Ronal, Tsahik of the Metkayina, healer and matriarch, had led councils while her back ached and her feet swelled. She had guided spirits while hormones twisted her emotions into sharp, fragile things. She was always thinking. Always deciding.
She was so tired of thinking.
That was how she ended up alone with him in their marui, the children gone, the reef quiet for once. The silence pressed close, heavy and intimate. There were a hundred things she could have said—reasonable things, measured things.
She said none of them.
“I miss you...”
The words came out small. Broken at the edges. As if they’d scraped her throat on the way out.
Tonowari froze.
Oh...
It was subtle, the way the weight shifted in him, like a wave pulling back too far before it crashed. He looked at her then—really looked—and the truth hit him all at once. The roundness of her belly. The tension in her shoulders. The way her hands hovered uncertainly, like she didn’t know where to put them anymore.
Eywa.
Months.
He crossed the space between them in two steps and then stopped, like he was afraid of moving too fast, afraid of breaking something already cracked. His hands came up slowly, cupping her arms, thumbs brushing gentle circles into her skin.
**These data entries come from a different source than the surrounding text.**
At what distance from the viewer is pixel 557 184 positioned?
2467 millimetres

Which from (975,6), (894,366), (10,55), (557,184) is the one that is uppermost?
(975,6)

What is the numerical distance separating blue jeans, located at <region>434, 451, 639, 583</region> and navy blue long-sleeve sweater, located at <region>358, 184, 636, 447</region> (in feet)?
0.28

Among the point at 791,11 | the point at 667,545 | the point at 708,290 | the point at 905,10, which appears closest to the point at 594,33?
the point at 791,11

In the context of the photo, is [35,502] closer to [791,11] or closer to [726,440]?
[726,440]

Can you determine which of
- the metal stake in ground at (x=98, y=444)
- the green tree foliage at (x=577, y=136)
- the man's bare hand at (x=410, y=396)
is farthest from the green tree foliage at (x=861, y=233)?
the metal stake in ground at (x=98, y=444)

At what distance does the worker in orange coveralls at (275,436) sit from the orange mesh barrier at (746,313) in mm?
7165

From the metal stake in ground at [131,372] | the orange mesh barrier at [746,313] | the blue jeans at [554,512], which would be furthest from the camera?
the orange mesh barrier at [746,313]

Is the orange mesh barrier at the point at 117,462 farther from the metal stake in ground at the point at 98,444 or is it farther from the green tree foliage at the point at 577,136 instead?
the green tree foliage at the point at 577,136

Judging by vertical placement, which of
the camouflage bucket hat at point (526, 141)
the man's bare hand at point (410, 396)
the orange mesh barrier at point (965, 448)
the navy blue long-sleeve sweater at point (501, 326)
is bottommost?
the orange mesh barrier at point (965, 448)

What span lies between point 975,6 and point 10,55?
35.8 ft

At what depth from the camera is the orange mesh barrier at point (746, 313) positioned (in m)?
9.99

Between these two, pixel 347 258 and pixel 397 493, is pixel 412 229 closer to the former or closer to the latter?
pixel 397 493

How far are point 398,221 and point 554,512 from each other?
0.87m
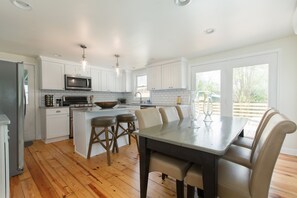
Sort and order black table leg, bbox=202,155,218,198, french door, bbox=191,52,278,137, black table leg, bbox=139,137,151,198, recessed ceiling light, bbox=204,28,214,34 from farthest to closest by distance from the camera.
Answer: french door, bbox=191,52,278,137, recessed ceiling light, bbox=204,28,214,34, black table leg, bbox=139,137,151,198, black table leg, bbox=202,155,218,198

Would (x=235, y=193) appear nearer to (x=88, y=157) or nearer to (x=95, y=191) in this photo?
(x=95, y=191)

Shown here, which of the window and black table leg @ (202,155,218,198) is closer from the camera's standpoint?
black table leg @ (202,155,218,198)

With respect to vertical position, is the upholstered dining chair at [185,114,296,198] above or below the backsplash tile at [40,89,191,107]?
below

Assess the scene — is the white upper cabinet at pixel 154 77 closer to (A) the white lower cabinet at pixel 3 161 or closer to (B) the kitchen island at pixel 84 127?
(B) the kitchen island at pixel 84 127

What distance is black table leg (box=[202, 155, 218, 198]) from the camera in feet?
3.19

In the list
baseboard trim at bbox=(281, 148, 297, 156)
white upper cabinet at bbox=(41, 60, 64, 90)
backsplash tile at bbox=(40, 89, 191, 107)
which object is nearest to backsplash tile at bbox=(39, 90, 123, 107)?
backsplash tile at bbox=(40, 89, 191, 107)

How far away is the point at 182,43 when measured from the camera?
293 cm

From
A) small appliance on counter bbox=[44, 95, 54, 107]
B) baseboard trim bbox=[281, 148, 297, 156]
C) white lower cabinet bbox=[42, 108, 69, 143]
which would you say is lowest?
baseboard trim bbox=[281, 148, 297, 156]

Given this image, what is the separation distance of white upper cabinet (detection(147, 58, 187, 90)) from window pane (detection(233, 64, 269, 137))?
4.15ft

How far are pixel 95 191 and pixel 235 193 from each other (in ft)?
4.93

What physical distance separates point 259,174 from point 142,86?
4.79 m

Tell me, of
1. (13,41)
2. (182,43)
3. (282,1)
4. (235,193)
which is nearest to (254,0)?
(282,1)

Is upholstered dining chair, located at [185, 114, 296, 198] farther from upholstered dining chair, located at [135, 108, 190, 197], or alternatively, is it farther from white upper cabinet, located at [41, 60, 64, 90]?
white upper cabinet, located at [41, 60, 64, 90]

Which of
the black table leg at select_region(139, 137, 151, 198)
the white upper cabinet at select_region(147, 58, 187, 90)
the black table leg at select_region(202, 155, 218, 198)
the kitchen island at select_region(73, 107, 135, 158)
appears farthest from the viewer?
the white upper cabinet at select_region(147, 58, 187, 90)
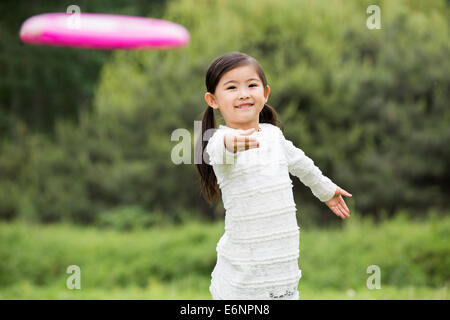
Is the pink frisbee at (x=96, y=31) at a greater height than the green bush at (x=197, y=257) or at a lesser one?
greater

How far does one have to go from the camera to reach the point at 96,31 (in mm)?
6285

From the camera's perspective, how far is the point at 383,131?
10719mm

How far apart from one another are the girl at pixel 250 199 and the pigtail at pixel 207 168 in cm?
10

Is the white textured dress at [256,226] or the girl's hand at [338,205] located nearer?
the white textured dress at [256,226]

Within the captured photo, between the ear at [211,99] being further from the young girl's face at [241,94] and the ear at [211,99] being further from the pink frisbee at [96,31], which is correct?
the pink frisbee at [96,31]

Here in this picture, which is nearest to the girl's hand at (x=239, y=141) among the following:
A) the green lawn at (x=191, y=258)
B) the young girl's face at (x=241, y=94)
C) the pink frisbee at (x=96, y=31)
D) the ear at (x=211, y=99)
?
the young girl's face at (x=241, y=94)

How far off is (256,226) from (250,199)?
0.11 m

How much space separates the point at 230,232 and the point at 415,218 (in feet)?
29.1

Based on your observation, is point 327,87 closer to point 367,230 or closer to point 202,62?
point 202,62

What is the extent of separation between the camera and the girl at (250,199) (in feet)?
6.93

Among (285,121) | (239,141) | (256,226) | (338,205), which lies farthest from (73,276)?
(239,141)
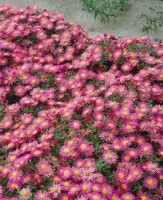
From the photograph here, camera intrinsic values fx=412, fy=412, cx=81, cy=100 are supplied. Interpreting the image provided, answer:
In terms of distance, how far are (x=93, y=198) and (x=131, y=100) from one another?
2.88 feet

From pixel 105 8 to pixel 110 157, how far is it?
3.53 metres

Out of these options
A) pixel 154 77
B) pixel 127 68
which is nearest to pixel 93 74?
pixel 127 68

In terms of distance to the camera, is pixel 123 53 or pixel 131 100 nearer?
pixel 131 100

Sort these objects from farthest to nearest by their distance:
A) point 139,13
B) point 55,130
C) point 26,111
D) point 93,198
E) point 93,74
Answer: point 139,13 < point 93,74 < point 26,111 < point 55,130 < point 93,198

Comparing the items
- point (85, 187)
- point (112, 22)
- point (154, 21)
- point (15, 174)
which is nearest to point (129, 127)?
point (85, 187)

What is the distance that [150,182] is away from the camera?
7.57 feet

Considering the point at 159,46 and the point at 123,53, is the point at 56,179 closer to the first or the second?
the point at 123,53

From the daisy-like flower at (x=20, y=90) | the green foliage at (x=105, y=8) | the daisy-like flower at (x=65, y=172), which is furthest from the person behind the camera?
the green foliage at (x=105, y=8)

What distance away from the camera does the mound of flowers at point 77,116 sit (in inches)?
90.7

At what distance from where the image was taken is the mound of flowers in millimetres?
2303

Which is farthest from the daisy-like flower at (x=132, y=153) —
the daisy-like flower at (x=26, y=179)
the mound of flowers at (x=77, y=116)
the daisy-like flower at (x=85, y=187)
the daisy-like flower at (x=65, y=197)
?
the daisy-like flower at (x=26, y=179)

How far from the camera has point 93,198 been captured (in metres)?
2.18

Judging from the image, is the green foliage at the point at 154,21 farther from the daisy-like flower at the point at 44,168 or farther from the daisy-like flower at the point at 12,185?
the daisy-like flower at the point at 12,185

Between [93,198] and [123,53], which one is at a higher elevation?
[123,53]
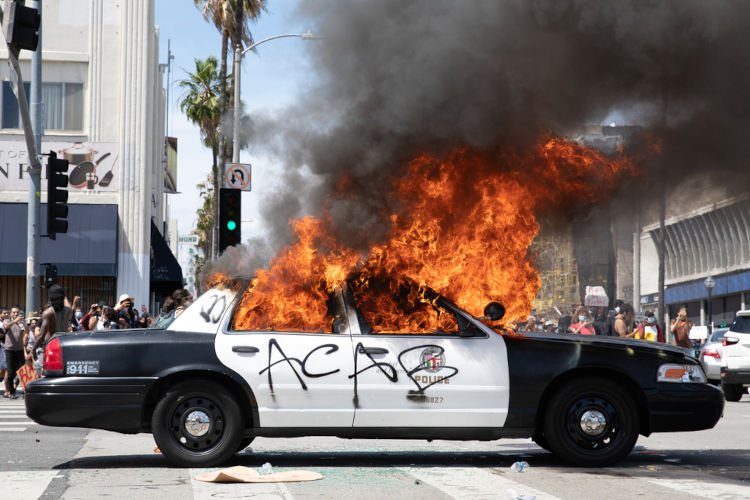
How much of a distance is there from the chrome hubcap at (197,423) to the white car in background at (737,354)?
494 inches

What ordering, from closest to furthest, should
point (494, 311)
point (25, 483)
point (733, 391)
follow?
point (25, 483) → point (494, 311) → point (733, 391)

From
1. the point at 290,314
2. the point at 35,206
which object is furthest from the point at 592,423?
the point at 35,206

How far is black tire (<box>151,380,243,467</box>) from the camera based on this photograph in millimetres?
7988

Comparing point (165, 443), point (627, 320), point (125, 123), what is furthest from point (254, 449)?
point (125, 123)

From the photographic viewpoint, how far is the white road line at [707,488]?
22.5 feet

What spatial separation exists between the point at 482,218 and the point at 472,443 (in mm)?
2751

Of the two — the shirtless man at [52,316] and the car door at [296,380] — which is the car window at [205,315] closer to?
the car door at [296,380]

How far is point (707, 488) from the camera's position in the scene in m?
7.18

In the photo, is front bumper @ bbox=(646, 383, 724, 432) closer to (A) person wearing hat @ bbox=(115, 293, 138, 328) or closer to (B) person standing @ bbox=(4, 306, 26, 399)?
(B) person standing @ bbox=(4, 306, 26, 399)

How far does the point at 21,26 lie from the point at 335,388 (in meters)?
7.84

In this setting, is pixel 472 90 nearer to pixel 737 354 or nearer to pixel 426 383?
pixel 426 383

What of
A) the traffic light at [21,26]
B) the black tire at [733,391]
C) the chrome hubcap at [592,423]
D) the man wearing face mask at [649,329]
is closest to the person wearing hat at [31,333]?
the traffic light at [21,26]

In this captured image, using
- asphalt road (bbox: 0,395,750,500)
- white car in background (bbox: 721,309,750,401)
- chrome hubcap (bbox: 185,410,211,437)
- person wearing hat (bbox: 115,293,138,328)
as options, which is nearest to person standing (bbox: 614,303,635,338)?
white car in background (bbox: 721,309,750,401)

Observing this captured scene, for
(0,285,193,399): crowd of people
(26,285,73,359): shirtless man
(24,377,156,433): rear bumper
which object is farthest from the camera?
(26,285,73,359): shirtless man
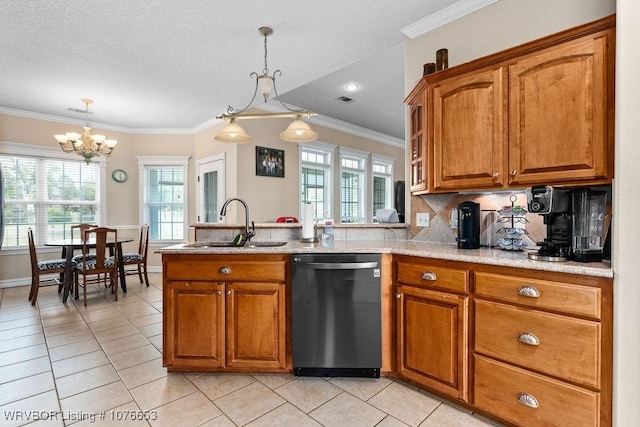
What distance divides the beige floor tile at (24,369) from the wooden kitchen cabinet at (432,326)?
→ 2.59m

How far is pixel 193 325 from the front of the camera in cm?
220

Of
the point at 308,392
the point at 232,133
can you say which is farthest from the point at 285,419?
the point at 232,133

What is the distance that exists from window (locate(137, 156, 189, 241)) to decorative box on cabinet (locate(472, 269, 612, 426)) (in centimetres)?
554

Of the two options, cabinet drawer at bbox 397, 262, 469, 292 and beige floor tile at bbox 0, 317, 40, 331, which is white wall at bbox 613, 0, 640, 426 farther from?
beige floor tile at bbox 0, 317, 40, 331

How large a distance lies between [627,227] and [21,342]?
14.2 feet

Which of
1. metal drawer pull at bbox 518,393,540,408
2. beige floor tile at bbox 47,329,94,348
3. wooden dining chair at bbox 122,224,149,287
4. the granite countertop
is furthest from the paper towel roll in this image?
wooden dining chair at bbox 122,224,149,287

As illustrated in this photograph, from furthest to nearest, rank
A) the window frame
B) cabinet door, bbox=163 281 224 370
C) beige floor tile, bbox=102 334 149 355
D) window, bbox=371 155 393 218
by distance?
window, bbox=371 155 393 218 < the window frame < beige floor tile, bbox=102 334 149 355 < cabinet door, bbox=163 281 224 370

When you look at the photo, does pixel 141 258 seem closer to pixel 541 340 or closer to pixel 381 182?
pixel 541 340

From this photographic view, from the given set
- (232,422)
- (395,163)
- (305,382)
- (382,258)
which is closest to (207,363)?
(232,422)

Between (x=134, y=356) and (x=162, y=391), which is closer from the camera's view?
(x=162, y=391)

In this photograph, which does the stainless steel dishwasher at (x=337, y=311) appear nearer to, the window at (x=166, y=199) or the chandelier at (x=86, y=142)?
the chandelier at (x=86, y=142)

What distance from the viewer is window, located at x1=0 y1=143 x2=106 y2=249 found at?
15.7 feet

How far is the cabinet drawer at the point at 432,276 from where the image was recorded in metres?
1.81

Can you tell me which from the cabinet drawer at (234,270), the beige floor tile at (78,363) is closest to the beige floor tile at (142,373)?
the beige floor tile at (78,363)
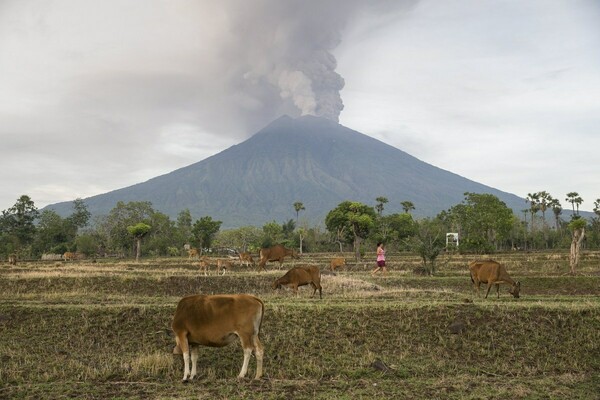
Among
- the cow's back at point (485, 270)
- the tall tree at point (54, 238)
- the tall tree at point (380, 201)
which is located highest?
the tall tree at point (380, 201)

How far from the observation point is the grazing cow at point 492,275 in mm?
20328

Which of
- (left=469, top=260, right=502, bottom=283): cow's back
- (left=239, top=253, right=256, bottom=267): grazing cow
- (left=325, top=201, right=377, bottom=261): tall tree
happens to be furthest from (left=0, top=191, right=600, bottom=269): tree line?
(left=469, top=260, right=502, bottom=283): cow's back

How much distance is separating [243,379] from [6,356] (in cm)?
615

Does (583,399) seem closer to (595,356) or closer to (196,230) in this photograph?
(595,356)

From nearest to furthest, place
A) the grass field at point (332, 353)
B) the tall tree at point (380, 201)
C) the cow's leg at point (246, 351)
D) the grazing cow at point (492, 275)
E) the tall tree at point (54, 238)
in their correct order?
the grass field at point (332, 353) → the cow's leg at point (246, 351) → the grazing cow at point (492, 275) → the tall tree at point (54, 238) → the tall tree at point (380, 201)

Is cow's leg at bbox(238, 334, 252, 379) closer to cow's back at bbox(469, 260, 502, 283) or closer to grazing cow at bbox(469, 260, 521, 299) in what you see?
grazing cow at bbox(469, 260, 521, 299)

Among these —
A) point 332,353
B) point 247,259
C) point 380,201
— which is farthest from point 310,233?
point 332,353

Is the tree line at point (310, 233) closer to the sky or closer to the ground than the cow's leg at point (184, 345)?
closer to the sky

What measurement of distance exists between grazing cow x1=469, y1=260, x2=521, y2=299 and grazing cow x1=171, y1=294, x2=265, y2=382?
12.2 meters

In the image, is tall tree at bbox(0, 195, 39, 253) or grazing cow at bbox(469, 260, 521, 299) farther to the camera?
tall tree at bbox(0, 195, 39, 253)

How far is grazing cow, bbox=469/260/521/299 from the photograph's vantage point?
20328 mm

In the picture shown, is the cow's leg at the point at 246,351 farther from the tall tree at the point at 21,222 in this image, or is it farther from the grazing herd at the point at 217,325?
the tall tree at the point at 21,222

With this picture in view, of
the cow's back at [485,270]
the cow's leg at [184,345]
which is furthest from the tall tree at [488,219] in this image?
the cow's leg at [184,345]

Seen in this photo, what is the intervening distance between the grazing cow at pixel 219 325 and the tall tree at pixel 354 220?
125 feet
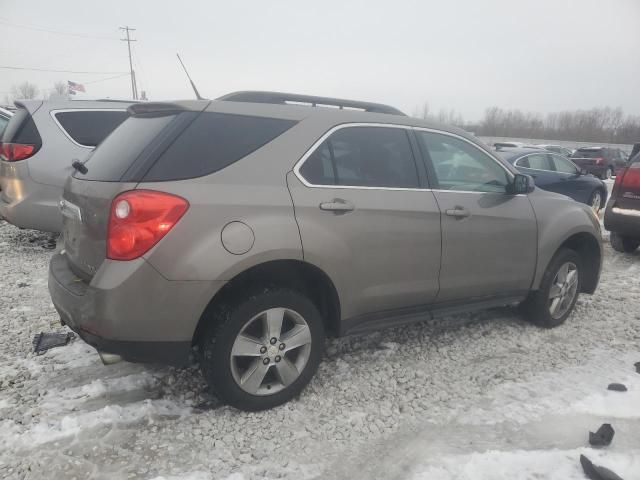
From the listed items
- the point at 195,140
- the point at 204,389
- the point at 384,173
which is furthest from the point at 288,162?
the point at 204,389

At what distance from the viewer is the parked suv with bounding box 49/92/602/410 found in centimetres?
233

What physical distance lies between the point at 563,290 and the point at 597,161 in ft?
77.1

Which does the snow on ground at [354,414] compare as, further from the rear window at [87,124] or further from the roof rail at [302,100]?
the rear window at [87,124]

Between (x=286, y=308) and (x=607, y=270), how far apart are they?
17.3 feet

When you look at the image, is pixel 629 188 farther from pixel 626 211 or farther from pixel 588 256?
pixel 588 256

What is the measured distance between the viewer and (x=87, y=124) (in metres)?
5.63

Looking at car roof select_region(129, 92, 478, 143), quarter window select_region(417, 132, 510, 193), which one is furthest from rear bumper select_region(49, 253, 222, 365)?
quarter window select_region(417, 132, 510, 193)

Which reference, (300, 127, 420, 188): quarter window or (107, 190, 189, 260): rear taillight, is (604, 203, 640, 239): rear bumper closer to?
(300, 127, 420, 188): quarter window

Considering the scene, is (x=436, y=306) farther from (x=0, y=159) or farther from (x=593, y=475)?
(x=0, y=159)

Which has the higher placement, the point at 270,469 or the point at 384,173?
the point at 384,173

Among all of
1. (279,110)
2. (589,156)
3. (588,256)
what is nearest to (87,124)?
(279,110)

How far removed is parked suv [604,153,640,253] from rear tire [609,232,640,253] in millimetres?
201

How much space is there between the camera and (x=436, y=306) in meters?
3.40

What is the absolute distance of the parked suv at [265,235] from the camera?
233cm
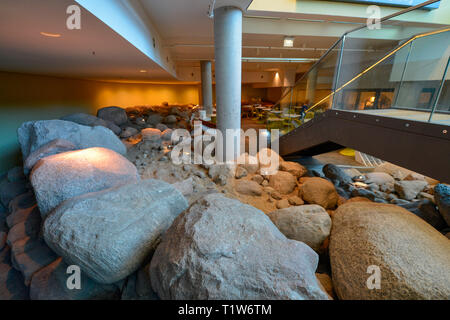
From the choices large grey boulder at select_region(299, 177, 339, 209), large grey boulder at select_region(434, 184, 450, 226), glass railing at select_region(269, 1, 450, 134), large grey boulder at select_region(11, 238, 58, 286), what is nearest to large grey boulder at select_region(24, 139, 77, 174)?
large grey boulder at select_region(11, 238, 58, 286)

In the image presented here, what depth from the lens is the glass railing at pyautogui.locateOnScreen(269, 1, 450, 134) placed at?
8.32ft

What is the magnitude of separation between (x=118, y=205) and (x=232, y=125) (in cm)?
325

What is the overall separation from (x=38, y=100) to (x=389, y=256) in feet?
28.7

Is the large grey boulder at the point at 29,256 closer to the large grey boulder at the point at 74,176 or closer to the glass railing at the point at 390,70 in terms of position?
the large grey boulder at the point at 74,176

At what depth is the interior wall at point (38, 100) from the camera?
492cm

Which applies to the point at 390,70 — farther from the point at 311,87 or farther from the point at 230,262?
the point at 230,262

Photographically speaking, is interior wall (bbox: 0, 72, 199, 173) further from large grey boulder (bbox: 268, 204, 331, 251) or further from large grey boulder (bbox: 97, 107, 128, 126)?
large grey boulder (bbox: 268, 204, 331, 251)

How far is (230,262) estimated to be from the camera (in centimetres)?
150

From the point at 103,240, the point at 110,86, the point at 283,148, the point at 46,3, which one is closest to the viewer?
the point at 46,3

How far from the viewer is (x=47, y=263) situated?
2.45 m

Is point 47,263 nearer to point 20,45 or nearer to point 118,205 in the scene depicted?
point 118,205

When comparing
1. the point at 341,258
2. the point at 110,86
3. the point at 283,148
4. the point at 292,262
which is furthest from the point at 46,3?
the point at 110,86

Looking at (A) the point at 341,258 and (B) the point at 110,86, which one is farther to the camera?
(B) the point at 110,86

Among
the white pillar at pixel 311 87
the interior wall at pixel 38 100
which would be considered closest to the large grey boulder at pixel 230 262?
the white pillar at pixel 311 87
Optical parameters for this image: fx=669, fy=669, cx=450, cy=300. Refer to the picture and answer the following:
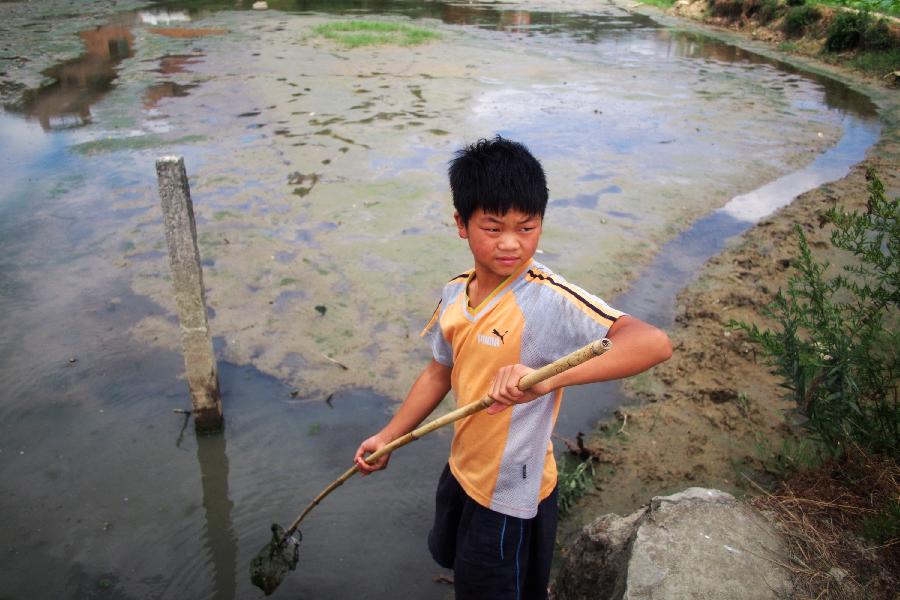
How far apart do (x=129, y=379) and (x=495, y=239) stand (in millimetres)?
3105

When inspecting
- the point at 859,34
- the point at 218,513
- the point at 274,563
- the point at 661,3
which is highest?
the point at 661,3

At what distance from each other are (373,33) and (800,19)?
32.0 feet

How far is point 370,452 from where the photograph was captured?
2109 mm

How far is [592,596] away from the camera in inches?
87.3

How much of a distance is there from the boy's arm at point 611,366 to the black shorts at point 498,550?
1.55 ft

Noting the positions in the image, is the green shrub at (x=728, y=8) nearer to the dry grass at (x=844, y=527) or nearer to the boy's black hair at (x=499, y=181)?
the dry grass at (x=844, y=527)

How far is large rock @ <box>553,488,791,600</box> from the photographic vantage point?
177cm

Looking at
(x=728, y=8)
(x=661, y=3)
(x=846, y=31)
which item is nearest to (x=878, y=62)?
(x=846, y=31)

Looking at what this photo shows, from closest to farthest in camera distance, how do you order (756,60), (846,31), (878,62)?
(878,62) → (846,31) → (756,60)

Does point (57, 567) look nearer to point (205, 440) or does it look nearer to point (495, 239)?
point (205, 440)

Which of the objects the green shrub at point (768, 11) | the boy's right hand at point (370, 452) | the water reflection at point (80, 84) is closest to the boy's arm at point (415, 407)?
the boy's right hand at point (370, 452)

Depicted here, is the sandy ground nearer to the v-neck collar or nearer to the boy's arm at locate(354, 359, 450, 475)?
the boy's arm at locate(354, 359, 450, 475)

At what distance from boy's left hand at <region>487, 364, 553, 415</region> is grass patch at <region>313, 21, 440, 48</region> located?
13534 millimetres

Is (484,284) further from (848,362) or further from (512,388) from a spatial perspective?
(848,362)
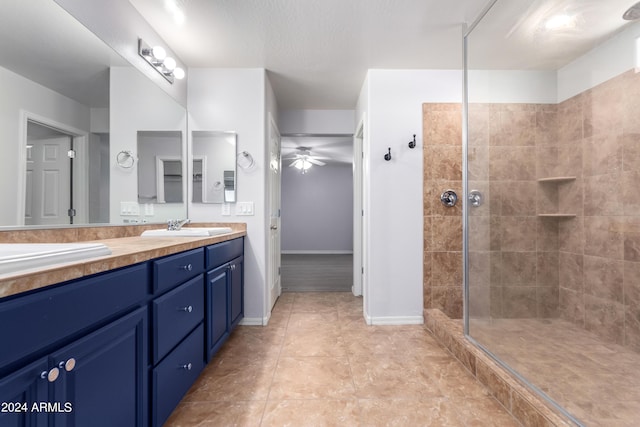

“I—” His voice failed him. He swallowed hard. “Ronal. I didn’t… I didn’t see.”
That was the worst part. Not that he hadn’t cared—but that he hadn’t seen.
Her composure shattered. Tears welled despite her best efforts, slipping free and trailing down her cheeks. She hated how relieved she felt when his expression crumpled in response.
Tonowari gathered her up then, no hesitation left. He pulled her against his chest, careful of her belly, arms firm and sure around her back. Ronal melted into him with a quiet, broken sound, fingers fisting into his vest like she might drift away if she let go.
“I’m here,” he murmured, voice rough. “I’m here. I’m so sorry.”
She didn’t answer. She just breathed him in—salt and sun and home—and let herself be held. Let herself stop being Tsahik for a moment. Let herself be someone who didn’t have to be strong.
Tonowari’s hand slid to her belly, warm and familiar, and this time he stayed. He bowed his head, resting his forehead against hers, eyes closed like a prayer.
“I missed so much,” he whispered, more to himself than to her. “I missed you.”
Ronal’s shoulders shook as she cried quietly into his chest, but there was comfort there now, cushioning the hurt. His grip never loosened. If anything, it tightened, grounding them both.
He pressed a kiss to her temple. Then another, softer, lingering. His thumb brushed away her tears with aching care.
“You don’t have to think right now,” he said gently. “I will. Let me.”
For the first time in months, she believed him.
They stayed like that, tangled together in the quiet marui, the reef humming softly around them. Tonowari didn’t rush. He didn’t pull away. He just held her—hug after hug, breath after breath—until the ache eased and the missing didn’t feel so sharp.
And for the first time in a long while, Ronal rested.